#### Exercise:
Gather every line from the entries below that contains the string "coordinates". Only matches with the same capitalization count.

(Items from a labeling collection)
=====

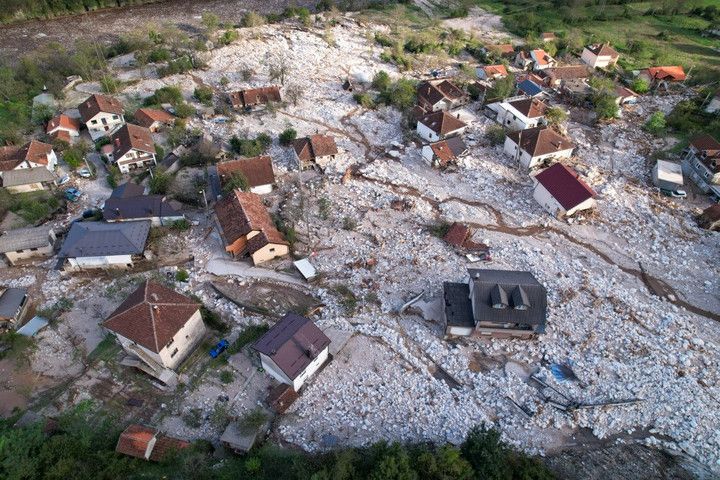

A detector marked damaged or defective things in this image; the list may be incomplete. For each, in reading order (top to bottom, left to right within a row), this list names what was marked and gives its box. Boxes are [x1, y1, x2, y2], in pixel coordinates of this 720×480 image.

damaged house [214, 190, 290, 266]
damaged house [442, 268, 548, 340]
damaged house [252, 314, 330, 392]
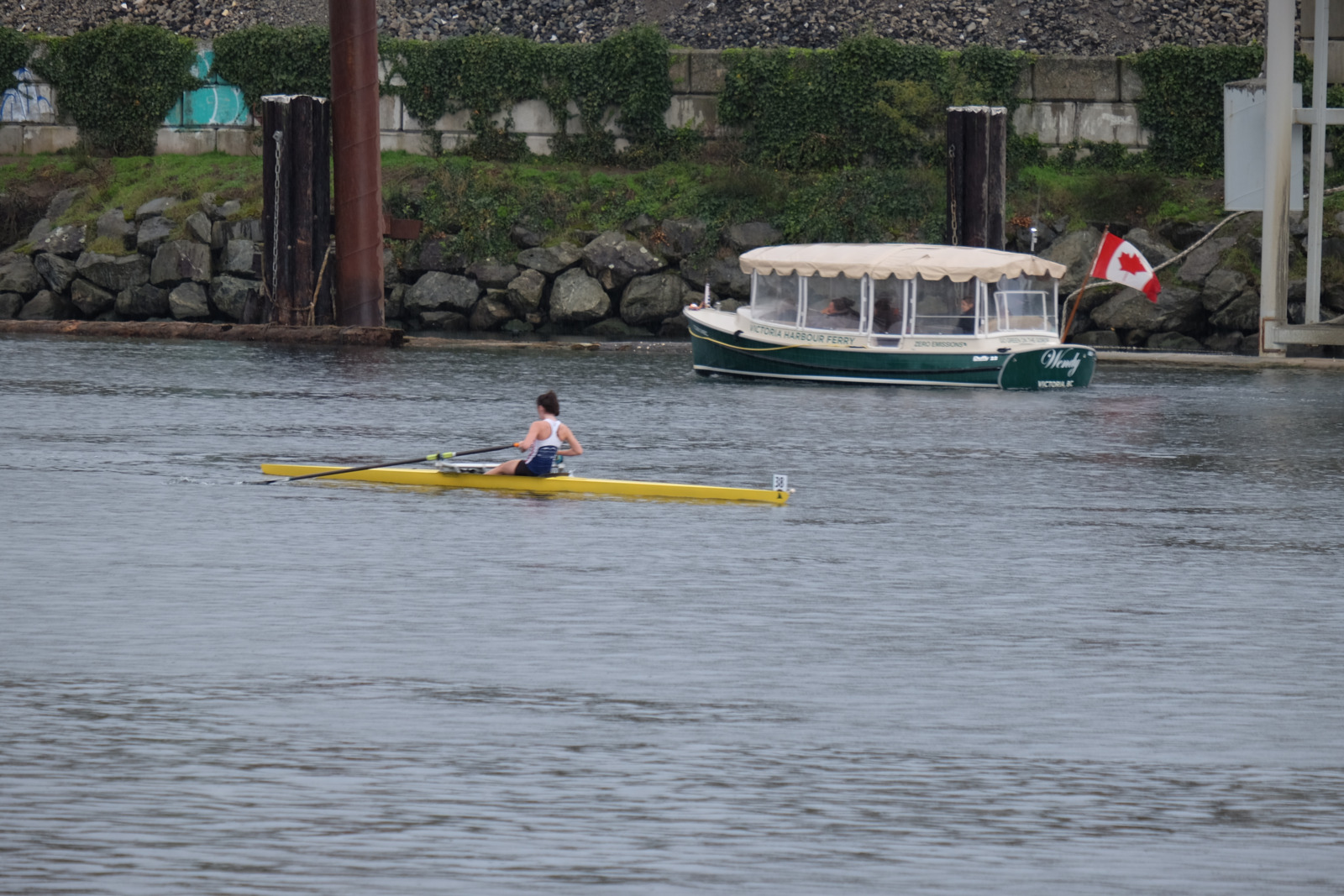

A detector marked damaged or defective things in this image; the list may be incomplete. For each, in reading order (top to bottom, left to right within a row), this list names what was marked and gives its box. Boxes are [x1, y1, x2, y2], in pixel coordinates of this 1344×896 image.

rusted metal piling [260, 96, 331, 324]
rusted metal piling [329, 0, 386, 326]
rusted metal piling [948, 107, 1008, 250]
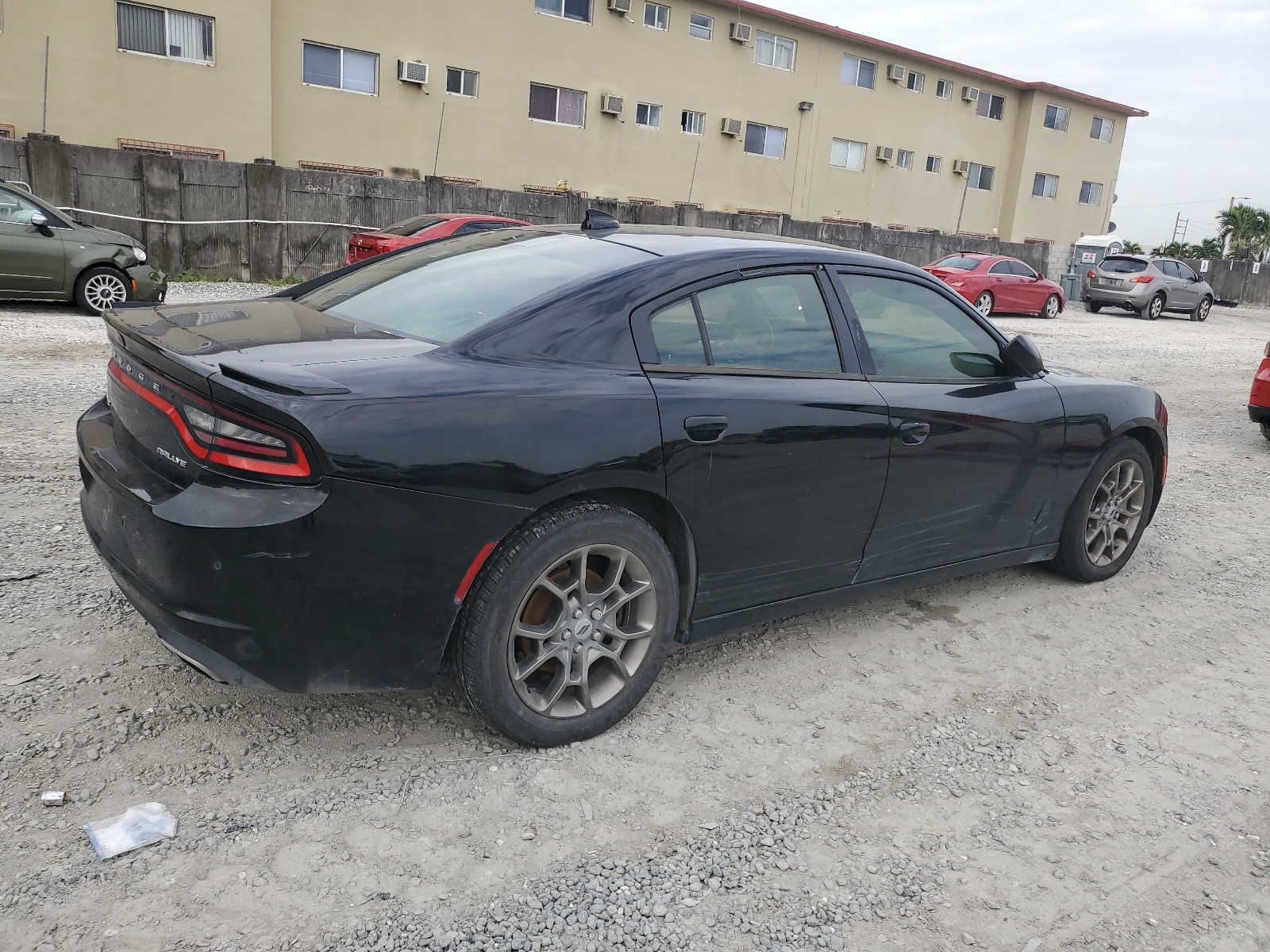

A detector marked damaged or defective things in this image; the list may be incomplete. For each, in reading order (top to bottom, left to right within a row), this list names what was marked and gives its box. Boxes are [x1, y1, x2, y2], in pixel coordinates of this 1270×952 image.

green damaged car [0, 184, 166, 321]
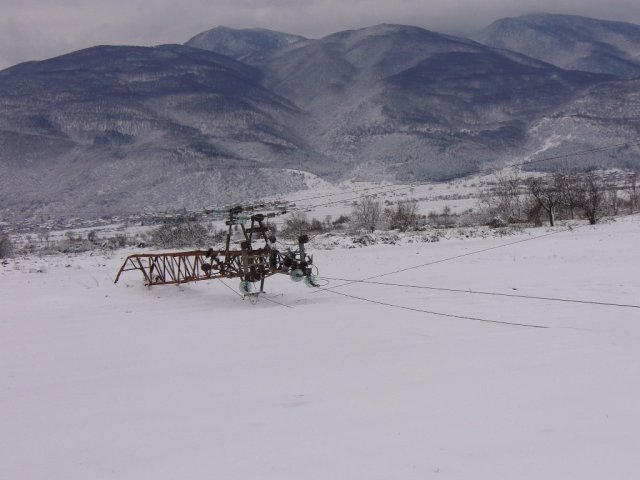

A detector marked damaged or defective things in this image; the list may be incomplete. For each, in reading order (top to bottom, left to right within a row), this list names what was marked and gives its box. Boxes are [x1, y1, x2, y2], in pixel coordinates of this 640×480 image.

rusty metal structure [114, 204, 318, 298]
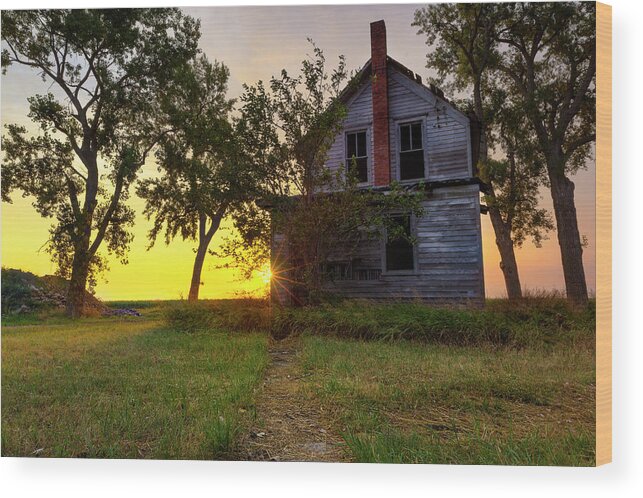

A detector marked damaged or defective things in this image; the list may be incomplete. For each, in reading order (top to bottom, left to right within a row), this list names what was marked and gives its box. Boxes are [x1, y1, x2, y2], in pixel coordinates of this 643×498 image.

broken window [400, 121, 426, 180]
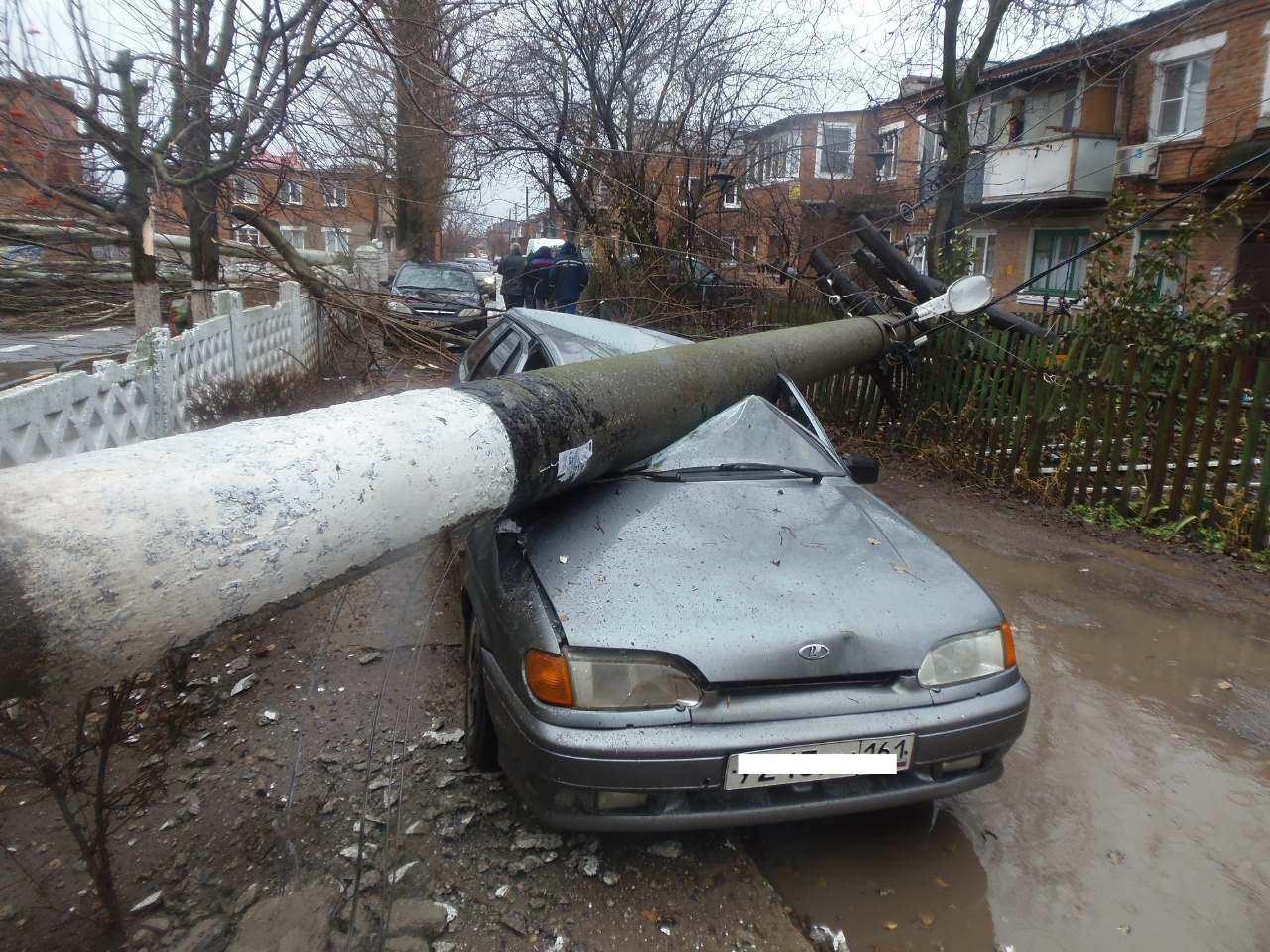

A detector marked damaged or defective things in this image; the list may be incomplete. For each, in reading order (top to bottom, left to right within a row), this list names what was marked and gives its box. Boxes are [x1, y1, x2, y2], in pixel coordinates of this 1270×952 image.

damaged silver sedan [452, 311, 1024, 825]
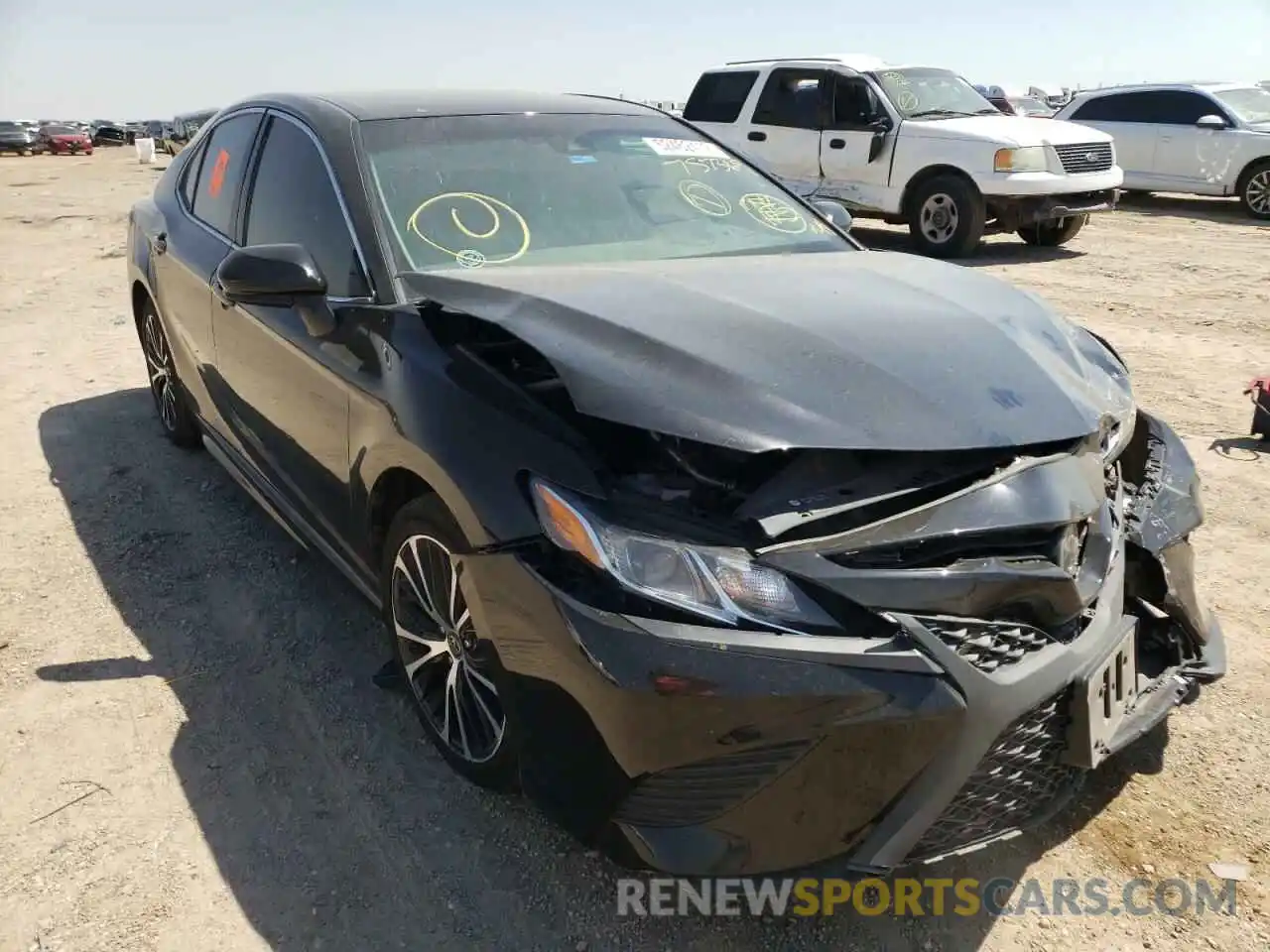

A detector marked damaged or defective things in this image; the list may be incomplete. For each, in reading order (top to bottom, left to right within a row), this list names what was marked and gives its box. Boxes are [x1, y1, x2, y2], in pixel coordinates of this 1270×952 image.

=====

#### Reply:
A detector marked damaged or defective things in this image; the list may be incomplete. For each, in reading order (top to bottom, left to right within a row), this list names what was marked and gives its box. Boxes are [x1, y1, x2, y2], in pixel coordinates of this 720×480 image.
A detector marked damaged or defective things in this image; the list may be incomplete. For each, in reading order (top to bottom, left to right within a row), this list names what was marked and gives its box. Boxes are [x1, y1, x2, y2], in pixel coordinates of this 1344×896 image.
A detector marked damaged or defective things in this image; the list may be incomplete. For each, in reading order (top to bottom, left to right within a row), this list names what was marked and gives its box. Boxes are [x1, y1, x2, y2], in pixel coordinates of this 1270×952 image.
A detector marked damaged or defective things in this image; the list may be incomplete. For each, in reading order (top to bottom, left to right within a row), this list names what was marked and gives its box. Boxes are [x1, y1, x2, y2], in pixel coordinates of this 640×480 image.
A detector marked damaged or defective things in this image; the list may be incomplete. For each, in reading order (top to bottom, left to right within a row), this list names what was marked and gives its box. Boxes are [x1, y1, x2, y2], in pixel coordinates of this 643×498 image.
A detector marked damaged or defective things in this image; the list may be incomplete. For each, in reading order (top to bottom, left to right within a row), this list names what was marked and gives its box. Boxes are [x1, y1, x2, y2], in pixel coordinates of this 1270×952 image.
A detector marked damaged or defective things in this image; the list may be incomplete. For each, in reading order (top to bottom, left to right within a row), this list names what was marked and gives its box. Boxes are [x1, y1, x2, y2], in pixel coordinates of this 1270×952 image.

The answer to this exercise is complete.